Network Analysis Reinforces Benefits of Low- And No- Calorie Sweetened Beverages


McGlynn ND, Khan TA, Wang L, et al.

JAMA Network Open. 2022;5(3):e222092. doi:10.1001/jamanetworkopen.2022.2092

A recent review published in JAMA Network Open examined the association of low- and no-calorie sweetened beverages (LNCSBs) with body weight and cardiometabolic risk factors in adults with and without diabetes. Recent trials and reviews have reported inconsistent findings regarding these outcomes, and methodological considerations limit the conclusions that can be drawn from their reported results. For example, the authors note that the syntheses of randomized controlled trials (RCTs) do not fully account for the calories available to be displaced by LNCSBs, leading to an underestimation of the outcome of LNCSBs. In an effort to update the recommendations of the European Association for the Study of Diabetes, the Diabetes and Nutrition Study Group commissioned this new systematic review and meta-analysis to summarize evidence regarding the association of LNCSBs with intermediate cardiometabolic outcomes, including:

  • Adiposity
  • Glycemic Control
  • Blood Lipids
  • Blood Pressure
  • Measures of Non-Alcoholic Fatty Liver Disease
  • Uric Acid

Medline, Embase and the Cochrane Central Register of Controlled Trials were utilized to search RCTs with at least 2 weeks of interventions comparing LNCSBs, sugar-sweetened beverages (SSBs), and/or water (the standard of care substitution) from inception through December 2021. In contrast with the standard pairwise approach, researchers conducted a network meta-analysis, which allowed for the simultaneous assessment of three pre-specified substitutions (i.e., LNCSBs for SSBs, water for SSBs, and LNCSBs for water). This approach leverages direct and indirect comparisons with a common comparator to increase the information size, allowing for more precise estimates and the comparison of interventions that have not been previously compared.

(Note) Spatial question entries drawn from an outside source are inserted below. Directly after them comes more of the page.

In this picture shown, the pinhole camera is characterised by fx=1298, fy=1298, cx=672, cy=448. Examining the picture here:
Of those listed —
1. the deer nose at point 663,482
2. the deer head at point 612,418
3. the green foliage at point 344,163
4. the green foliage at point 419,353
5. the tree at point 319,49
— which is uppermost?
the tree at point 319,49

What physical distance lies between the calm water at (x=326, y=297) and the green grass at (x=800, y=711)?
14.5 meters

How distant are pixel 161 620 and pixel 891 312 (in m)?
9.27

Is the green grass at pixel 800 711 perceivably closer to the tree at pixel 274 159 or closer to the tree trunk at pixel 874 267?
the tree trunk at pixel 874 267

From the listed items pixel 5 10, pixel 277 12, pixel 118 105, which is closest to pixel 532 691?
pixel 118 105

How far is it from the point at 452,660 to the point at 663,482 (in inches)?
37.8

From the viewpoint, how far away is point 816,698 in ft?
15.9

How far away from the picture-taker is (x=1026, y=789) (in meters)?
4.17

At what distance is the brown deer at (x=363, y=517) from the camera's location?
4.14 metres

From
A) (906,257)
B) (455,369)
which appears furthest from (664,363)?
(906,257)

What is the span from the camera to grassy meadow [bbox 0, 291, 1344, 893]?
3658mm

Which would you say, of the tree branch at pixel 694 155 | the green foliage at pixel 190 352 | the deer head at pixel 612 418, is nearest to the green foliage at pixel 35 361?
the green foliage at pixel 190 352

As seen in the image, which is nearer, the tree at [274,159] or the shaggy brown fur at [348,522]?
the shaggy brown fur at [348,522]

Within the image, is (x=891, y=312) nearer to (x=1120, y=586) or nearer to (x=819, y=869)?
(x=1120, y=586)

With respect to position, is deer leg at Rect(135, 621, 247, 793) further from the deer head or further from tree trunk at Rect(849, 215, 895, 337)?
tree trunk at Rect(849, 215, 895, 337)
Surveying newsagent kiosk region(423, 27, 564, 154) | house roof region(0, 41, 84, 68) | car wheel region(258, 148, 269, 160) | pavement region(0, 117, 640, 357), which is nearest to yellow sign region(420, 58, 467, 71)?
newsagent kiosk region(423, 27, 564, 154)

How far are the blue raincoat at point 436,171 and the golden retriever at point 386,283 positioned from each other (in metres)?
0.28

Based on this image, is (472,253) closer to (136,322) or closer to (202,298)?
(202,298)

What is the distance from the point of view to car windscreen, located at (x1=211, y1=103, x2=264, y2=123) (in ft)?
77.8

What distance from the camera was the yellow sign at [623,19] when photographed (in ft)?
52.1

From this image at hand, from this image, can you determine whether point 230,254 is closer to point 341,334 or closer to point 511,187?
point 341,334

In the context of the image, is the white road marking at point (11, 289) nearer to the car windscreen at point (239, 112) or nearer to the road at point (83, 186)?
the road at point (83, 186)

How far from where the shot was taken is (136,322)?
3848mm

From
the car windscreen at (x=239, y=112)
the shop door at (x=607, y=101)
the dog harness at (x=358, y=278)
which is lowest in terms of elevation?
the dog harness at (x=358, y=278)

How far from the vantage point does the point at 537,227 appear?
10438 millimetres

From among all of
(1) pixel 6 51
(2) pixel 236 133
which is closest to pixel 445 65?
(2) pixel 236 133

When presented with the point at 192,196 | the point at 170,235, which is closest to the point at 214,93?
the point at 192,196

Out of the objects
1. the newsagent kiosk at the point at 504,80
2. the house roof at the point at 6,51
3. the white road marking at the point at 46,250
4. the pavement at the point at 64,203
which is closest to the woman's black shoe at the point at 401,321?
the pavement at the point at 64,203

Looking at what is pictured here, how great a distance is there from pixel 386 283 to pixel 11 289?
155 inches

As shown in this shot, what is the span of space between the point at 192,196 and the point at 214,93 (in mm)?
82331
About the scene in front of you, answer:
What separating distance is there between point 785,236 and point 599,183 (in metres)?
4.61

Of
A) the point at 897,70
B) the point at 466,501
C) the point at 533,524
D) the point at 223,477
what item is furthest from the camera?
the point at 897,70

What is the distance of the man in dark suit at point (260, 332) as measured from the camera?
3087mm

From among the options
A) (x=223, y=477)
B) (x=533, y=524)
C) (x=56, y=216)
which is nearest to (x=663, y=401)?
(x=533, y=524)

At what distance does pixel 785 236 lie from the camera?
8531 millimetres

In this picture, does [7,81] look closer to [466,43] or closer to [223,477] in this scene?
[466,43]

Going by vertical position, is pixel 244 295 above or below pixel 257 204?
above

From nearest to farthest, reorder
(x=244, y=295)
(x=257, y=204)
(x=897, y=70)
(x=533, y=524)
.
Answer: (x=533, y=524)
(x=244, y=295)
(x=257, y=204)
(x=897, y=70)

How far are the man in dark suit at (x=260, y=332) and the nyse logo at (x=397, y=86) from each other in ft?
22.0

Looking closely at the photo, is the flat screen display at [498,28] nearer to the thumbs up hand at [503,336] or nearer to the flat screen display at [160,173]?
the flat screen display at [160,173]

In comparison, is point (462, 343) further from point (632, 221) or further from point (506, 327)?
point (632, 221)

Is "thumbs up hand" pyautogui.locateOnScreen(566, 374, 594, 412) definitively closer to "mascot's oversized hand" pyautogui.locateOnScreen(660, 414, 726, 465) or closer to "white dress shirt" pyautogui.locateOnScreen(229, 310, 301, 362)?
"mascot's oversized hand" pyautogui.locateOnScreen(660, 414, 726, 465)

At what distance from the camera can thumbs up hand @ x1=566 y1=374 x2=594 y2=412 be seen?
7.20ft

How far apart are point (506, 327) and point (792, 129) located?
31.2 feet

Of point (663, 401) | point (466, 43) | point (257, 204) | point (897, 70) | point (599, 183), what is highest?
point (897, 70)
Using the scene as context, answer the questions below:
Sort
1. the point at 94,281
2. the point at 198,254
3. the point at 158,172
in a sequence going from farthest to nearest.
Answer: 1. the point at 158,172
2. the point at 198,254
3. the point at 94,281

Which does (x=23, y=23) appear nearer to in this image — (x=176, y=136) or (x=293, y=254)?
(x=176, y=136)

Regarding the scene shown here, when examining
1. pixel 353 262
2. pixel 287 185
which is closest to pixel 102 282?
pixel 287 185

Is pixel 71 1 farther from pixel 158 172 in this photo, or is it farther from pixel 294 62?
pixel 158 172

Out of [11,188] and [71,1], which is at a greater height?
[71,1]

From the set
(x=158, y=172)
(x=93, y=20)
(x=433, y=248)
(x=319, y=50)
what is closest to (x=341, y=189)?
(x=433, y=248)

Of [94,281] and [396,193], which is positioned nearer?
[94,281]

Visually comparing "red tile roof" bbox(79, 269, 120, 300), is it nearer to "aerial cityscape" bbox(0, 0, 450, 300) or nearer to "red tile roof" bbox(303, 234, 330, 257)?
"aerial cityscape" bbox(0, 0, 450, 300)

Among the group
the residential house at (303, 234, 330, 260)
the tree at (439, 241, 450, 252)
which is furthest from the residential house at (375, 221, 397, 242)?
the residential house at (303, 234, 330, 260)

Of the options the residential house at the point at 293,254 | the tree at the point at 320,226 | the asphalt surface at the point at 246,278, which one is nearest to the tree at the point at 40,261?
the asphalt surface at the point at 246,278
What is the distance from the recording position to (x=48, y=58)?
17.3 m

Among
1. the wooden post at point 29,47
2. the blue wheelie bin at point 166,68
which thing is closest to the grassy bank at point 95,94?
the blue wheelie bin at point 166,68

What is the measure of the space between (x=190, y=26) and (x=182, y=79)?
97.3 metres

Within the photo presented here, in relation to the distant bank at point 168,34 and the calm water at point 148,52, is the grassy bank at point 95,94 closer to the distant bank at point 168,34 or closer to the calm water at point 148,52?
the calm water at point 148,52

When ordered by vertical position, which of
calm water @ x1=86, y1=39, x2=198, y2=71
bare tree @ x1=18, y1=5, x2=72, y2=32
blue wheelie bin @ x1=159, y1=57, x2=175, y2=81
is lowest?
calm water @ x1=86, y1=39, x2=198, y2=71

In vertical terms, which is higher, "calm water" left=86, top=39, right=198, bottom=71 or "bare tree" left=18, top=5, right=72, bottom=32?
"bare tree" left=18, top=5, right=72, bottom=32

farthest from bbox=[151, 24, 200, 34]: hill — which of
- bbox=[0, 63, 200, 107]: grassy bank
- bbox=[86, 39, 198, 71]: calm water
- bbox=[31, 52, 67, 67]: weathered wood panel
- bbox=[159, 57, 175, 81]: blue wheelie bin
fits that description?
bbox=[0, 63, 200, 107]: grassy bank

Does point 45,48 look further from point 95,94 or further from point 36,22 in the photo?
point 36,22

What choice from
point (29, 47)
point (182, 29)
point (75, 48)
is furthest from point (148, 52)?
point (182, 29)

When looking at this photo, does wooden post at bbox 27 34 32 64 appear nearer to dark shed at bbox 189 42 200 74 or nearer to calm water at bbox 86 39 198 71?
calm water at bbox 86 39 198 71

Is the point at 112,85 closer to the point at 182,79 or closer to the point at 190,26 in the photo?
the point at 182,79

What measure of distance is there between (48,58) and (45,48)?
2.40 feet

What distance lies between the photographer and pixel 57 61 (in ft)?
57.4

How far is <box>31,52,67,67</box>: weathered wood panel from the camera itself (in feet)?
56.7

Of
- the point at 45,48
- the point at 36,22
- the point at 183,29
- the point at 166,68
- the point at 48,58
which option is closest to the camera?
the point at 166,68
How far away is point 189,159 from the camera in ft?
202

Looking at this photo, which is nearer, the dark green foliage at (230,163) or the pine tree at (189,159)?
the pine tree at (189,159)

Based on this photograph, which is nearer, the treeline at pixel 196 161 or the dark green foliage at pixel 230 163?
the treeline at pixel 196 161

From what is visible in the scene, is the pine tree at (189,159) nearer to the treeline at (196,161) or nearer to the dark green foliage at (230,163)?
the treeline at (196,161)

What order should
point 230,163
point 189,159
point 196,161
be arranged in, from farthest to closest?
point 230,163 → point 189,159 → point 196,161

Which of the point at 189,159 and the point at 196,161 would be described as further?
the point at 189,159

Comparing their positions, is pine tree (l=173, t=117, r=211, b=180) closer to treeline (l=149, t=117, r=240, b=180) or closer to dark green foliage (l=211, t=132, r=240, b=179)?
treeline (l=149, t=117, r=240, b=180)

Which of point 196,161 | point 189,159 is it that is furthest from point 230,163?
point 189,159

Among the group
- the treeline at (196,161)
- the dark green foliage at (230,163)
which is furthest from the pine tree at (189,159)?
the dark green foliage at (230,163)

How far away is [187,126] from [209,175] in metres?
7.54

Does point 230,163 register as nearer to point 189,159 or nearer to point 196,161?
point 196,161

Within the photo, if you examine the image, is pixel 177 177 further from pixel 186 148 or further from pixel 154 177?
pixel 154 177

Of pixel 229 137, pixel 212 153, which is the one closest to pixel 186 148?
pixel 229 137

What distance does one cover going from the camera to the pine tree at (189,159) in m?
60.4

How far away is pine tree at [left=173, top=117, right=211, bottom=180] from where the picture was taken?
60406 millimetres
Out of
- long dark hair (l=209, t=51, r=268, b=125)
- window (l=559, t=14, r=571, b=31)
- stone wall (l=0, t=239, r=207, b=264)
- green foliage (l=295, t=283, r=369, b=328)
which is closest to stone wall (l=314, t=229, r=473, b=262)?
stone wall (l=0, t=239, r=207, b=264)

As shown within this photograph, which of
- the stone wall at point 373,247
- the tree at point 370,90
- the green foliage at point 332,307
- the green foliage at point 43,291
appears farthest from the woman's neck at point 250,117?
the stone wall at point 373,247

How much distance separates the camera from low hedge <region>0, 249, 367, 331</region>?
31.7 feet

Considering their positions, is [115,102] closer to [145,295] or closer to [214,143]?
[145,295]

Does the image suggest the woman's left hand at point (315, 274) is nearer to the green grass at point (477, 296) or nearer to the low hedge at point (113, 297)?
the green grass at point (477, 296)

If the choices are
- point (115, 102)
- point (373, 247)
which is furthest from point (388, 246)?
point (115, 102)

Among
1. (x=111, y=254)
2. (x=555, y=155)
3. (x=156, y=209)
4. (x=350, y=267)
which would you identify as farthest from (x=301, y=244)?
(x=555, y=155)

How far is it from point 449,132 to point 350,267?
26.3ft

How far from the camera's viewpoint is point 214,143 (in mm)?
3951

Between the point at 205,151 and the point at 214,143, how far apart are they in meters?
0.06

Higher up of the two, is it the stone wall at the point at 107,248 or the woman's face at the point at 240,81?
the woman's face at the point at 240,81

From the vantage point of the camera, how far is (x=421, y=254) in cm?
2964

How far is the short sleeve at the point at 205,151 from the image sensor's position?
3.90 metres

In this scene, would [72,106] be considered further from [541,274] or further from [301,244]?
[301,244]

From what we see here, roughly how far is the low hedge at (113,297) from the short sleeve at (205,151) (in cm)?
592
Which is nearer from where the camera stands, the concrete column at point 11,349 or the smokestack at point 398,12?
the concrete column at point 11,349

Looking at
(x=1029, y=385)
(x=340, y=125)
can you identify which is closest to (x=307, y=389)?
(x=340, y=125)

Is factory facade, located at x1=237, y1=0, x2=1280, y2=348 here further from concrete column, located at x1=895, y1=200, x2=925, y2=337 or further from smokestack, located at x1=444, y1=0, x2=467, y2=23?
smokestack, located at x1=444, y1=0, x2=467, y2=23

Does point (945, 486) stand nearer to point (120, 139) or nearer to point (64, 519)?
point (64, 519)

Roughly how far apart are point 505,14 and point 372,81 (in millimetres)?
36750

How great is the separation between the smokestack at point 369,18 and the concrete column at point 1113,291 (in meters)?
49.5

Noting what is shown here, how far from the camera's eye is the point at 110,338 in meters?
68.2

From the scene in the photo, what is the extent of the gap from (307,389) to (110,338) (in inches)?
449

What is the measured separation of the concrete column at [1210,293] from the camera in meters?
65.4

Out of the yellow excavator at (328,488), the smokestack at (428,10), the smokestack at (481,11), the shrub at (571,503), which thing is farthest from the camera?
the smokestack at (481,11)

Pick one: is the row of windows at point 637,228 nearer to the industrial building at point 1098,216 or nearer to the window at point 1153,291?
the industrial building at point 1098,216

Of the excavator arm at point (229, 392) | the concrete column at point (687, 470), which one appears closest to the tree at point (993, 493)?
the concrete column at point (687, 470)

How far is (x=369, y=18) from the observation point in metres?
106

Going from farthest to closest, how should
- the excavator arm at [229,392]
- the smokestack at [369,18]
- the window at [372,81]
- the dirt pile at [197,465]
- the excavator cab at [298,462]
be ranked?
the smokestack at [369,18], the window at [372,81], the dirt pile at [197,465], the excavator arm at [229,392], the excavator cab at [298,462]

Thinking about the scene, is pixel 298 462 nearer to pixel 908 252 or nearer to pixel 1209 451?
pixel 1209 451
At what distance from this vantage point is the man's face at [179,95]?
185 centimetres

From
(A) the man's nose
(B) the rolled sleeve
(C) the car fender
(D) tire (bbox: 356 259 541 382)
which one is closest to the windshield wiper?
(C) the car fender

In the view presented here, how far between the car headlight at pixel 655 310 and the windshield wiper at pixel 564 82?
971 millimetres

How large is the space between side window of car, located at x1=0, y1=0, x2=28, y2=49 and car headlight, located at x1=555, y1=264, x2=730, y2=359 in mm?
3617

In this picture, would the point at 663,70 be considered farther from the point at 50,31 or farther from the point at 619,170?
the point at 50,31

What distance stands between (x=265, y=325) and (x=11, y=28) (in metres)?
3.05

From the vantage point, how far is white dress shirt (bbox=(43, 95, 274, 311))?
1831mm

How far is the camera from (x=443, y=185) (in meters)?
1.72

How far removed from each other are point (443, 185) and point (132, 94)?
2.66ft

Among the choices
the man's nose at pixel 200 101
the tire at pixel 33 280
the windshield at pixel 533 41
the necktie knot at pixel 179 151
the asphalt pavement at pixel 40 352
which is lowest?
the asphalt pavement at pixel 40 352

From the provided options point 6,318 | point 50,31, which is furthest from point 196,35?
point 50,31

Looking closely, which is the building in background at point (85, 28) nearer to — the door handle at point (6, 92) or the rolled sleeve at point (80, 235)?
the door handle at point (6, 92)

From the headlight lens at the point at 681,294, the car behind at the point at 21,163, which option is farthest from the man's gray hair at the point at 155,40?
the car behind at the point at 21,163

Seventeen RCTs with twenty-four trial comparisons were included in the network meta-analysis. In total, the sample included 1733 adults with an average age of 33 years. The majority of included individuals (77.4%) were women who were overweight or obese and at-risk for or diagnosed with diabetes. In 12 of the RCTs included, LNCSBs were a substitute for SSBs, while 3 RCTs used water was a substitute for SSBs. LNCSBs were a substitute for water in 9 RCTs.

Network analyses of the prespecified substitutions yielded the following results:

  • Substitution of LNCSBs for SSBs (intended substitution with caloric displacement) was associated with reduced body weight body mass index, percentage of body fat, and intrahepatocellular lipid.
  • Substitution of water for SSBs (standard-of-care substitution with caloric displacement) was not associated with any outcome, although the direction of association favored water for most of the outcomes.
  • Substitution of LNCSBs for water (reference substitution without caloric displacement) was associated with lower-level glycated hemoglobin A1C seen with water and decreased body weight and systolic blood pressure with LNCSBs.

Certainty of the evidence assessed using the Grading of Recommendations Assessment, Development and Evaluation (GRADE) system. Network estimates of RCTs and the direct and indirect estimates that composed these network estimates started at a high certainty of evidence but were downgraded by established criteria for risk of bias, inconsistency (incoherence), indirectness, imprecision, and publication bias. As a result, for the body weight outcome, the certainty of the evidence was rated as “moderate” for the substitution of LNCSBs for SSBs, and “low” for substitutions of water for SSBs and LNCSBs for water. The certainty of evidence was generally moderate for all other outcomes across all substitutions.

The findings in this study are in agreement with those reported in other systematic reviews and meta-analyses, which have allowed for the interpretation of results by comparator. Previous analyses have also reported reduced body weight, BMI, and body fat associated with the use LNCSBs as a substitute for SSBs with caloric displacement, which is consistent with the utility of LNCSBs in reducing net energy intake. Neutral outcomes associated with the use of LNCSBs as a substitute for water without caloric displacement were reported in previous analyses. The authors note, “Although water is considered to be the standard-of-care substitution for SSBs by authoritative bodies, with many health organizations recommending against the use of LNCSBs, the existing evidence confirms the intended benefits of LNCSBs as a substitute for SSBs over the moderate term.”

In conclusion, the authors state, “There is a need for high-quality RCTs that focus on quantifying the outcome of LNCSBs using different LNCS blends as substitutes for SSBs compared with the outcome of water (the standard-of care substitution).” They note that their findings provide a good indication of the benefits of LNCSBs as an alternative replacement strategy over the moderate term for SSBs in adults with overweight or obesity who are at risk for or have diabetes. Future research using a range of designs is warranted to confirm whether the intended benefits of using LNCSBs as a substitute for SSBs are durable and extend to hard clinical outcomes.